JOB:
Using the matrix multiplication text below, decide whether each statement agrees with it. For each, answer yes or no and quote the words that decide it.
1. The first column of a matrix gives where $\hat{j}$ lands.
2. The settings a = 2, b = 0, c = 0, d = 2 give uniform scaling.
3. Writing $BA$ means applying $B$ first and then $A$.

Matrix Multiplication

Composing transformations through matrices

Matrices as Transformations

Before we can understand matrix multiplication, we need to see what a single matrix does. A 2x2 matrix is not just a grid of numbers - it is a complete description of how to transform space.

When we multiply a matrix by a vector, we are asking: where does this vector land after the transformation? The answer comes from a beautifully simple rule: the columns of the matrix tell you where the basis vectors $\hat{i}$ and $\hat{j}$ end up.

Interactive: Matrix-Vector Multiplication

\vec{v} = (1.0, 1.0)

A\vec{v} = (1.0, 2.0)

Drag the white vector to see how the matrix transforms it

The formula for transforming a vector is:

\begin{bmatrix} a & b \\ c & d \end{bmatrix} \begin{bmatrix} x \\ y \end{bmatrix} = x \begin{bmatrix} a \\ c \end{bmatrix} + y \begin{bmatrix} b \\ d \end{bmatrix}

Read this carefully: we take $x$ copies of the first column and $y$ copies of the second column, then add them together. The columns of the matrix are literally the transformed basis vectors.

Reading a Matrix

This insight changes how we should think about matrices. Instead of memorizing a formula, we can read what a matrix does directly from its columns.

The first column tells us where $\hat{i} = (1, 0)$ lands. The second column tells us where $\hat{j} = (0, 1)$ lands. Everything else follows from linearity.

Interactive: Build Your Own Transformation

a (top-left)1.0

b (top-right)0.0

c (bottom-left)0.0

d (bottom-right)1.0

A = \begin{bmatrix} 1.0 & 0.0 \\ 0.0 & 1.0 \end{bmatrix}

The columns of the matrix are where i and j land after transformation

Try setting $a = 0, b = -1, c = 1, d = 0$ . You will see a 90 degree rotation. Set $a = 2, b = 0, c = 0, d = 2$ for uniform scaling. The numbers directly encode the geometry.

Composition: One Transformation After Another

Now for the key insight that unlocks matrix multiplication. Suppose we have two transformations, each described by its own matrix. What if we want to apply one, then the other?

We could transform a vector by the first matrix, then take that result and transform it by the second matrix. But there is a better way: we can combine the two matrices into a single matrix that captures the entire composed transformation.

Interactive: Composing Two Transformations

Step0

Original vectors i and j

A = \begin{bmatrix} 0.87 & -0.5 \\ 0.5 & 0.87 \end{bmatrix}

Rotation

B = \begin{bmatrix} 1.5 & 0 \\ 0 & 0.5 \end{bmatrix}

Scaling

When we write $BA$ , we mean: first apply $A$ , then apply $B$ . The resulting matrix $BA$ is computed by asking where the basis vectors land after both transformations.

RECORDS:
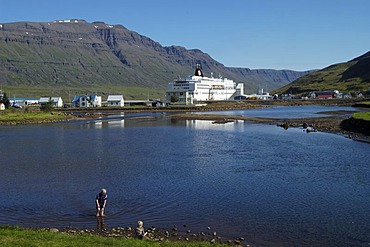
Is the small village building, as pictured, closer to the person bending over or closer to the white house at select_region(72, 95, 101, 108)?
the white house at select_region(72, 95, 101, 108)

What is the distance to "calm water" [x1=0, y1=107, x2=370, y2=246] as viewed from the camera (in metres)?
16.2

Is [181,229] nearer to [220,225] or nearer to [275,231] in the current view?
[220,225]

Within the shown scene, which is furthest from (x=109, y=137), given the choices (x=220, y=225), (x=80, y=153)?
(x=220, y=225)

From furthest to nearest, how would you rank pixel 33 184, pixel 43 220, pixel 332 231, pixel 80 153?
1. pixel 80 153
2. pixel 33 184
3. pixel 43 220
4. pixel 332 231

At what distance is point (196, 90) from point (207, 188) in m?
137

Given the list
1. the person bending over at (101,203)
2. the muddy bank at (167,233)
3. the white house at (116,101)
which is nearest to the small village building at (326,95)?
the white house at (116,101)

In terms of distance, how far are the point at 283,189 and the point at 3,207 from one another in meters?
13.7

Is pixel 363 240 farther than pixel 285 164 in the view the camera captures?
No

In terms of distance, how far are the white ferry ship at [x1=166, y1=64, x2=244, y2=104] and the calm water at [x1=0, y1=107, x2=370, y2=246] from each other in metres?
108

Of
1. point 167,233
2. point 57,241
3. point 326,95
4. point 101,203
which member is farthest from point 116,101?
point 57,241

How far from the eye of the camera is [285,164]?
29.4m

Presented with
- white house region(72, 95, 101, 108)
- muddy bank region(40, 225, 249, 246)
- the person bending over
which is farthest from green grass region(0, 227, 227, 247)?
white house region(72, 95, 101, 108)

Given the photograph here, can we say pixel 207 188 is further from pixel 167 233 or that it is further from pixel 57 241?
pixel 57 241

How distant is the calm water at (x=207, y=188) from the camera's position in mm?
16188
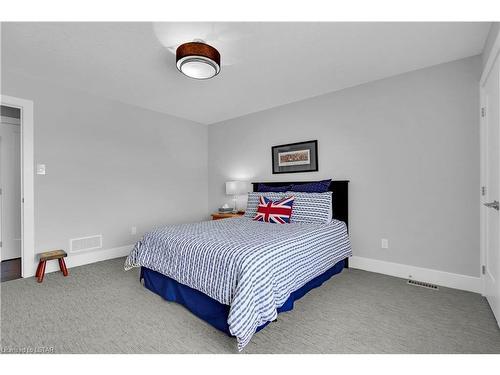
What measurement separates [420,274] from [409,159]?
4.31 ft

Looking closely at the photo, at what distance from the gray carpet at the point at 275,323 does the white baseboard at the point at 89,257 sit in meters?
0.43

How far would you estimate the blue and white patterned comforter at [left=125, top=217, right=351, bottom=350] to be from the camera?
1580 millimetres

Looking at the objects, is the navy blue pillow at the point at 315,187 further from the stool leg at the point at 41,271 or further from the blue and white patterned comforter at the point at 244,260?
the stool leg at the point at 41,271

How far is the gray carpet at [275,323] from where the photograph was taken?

COMPLETE OUTPUT:
1. No: "The first column tells us where $\hat{i} = (1, 0)$ lands."
2. Yes: "Set $a = 2, b = 0, c = 0, d = 2$ for uniform scaling."
3. No: "When we write $BA$ , we mean: first apply $A$ , then apply $B$ ."